This is an old revision of the document!
Indexing a corpus
Introduction
Before you can use a corpus with CWB/CQP you have to encode it in a special format and create a registry file. But don't worry, we have two very handy command-line tool that take care of all that stuff for you: cwb-encode and cwb-makeall. You just have to enter a few parameters, feed them to the encoding tool and you're good to go.
Indexing your first corpus
Consider a corpus in the following format:
<corpus> <text id="http://www.foo.org/index.html"> <s> volunteers NN2 volunteer work VVB work as PRP as part NN1 part of PRF of a AT0 a team NN1 team and CJC and provide VVB provide help NN1-VVB help </s> <s> [...] </s> </text> <text> [...] </text> </corpus>
A corpus such as this has three positional attributes (word, pos and lemma) and three structural attributes (namely <corpus>, <text> and <s>). In order to encode the corpus using cwb-encode, follow this procedure:
Create a new directory for your encoded corpus, something like mycorpus:
mkdir ~/mycorpus
Now run the encode tool:
cwb-encode -d ~/mycorpus -f filename.xml -R /corpora/c1/registry/mycorpus -P pos -P lemma -V text -S s
In the above example:
- -d ~/mycorpus designates the directory where corpus data will be stored
- -f filename.xml is the filename of the original text file containing the corpus
- -R /corpora/c1/registry/mycorpus is the full path to the registry file containing info about the corpus (i.e. its location, structures, attributes etc.)

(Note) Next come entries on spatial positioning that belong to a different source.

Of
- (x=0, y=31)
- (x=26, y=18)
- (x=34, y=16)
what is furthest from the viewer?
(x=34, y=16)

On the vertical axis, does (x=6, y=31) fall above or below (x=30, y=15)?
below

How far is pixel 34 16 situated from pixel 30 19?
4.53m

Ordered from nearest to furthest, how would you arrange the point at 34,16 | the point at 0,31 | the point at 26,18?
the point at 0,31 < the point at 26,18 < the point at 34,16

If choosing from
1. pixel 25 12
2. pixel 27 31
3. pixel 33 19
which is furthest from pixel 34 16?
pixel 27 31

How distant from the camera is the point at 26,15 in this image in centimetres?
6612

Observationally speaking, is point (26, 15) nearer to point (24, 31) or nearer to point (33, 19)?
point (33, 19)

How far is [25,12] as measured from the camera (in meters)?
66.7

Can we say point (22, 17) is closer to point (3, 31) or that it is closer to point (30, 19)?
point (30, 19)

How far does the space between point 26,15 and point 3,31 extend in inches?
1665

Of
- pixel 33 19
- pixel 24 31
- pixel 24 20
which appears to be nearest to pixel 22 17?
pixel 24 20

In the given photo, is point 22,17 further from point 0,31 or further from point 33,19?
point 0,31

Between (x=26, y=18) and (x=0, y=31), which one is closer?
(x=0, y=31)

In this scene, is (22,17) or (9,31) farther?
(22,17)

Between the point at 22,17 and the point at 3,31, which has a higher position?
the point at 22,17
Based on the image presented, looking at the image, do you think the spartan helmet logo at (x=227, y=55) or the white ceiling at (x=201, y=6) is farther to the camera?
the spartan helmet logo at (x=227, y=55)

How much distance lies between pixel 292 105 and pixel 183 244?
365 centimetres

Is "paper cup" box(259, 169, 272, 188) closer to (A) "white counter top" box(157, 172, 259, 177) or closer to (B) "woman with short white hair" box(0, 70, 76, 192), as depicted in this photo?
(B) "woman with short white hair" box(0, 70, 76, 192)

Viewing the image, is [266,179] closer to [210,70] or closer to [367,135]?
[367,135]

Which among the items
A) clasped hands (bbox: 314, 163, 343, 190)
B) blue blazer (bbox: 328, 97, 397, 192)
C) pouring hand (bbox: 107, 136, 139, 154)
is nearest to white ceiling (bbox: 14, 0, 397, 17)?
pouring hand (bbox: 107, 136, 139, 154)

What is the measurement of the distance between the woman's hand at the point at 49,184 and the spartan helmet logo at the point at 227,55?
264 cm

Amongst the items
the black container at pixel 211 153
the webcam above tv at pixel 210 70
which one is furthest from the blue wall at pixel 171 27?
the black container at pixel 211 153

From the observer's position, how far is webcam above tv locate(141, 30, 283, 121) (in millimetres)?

- -P pos tells cwb-encode that the corpus has the positional attribute pos
- -P lemma tells cwb-encode that the corpus has the positional attribute lemma
- -V text tells cwb-encode that the corpus has the structural attribute <text> and that it has annotations
- -S s tells cwb-encode that the corpus has the structural attribute <s>
NB: the word positional attribute is implicit, and we ignore the <corpus>
attribute because it's used to enclose the entire corpus.
Finally, we generate a lexicon and index using cwb-makeall
cwb-makeall -V MYCORPUS
Congratulations, you've just indexed your first corpus!
Test it
OK, now the new corpus should be ready. Fire up CQP:
cqp -eC
and try to use your new corpus:
[no corpus]> MYCORPUS; [MYCORPUS]> "paraphernalia";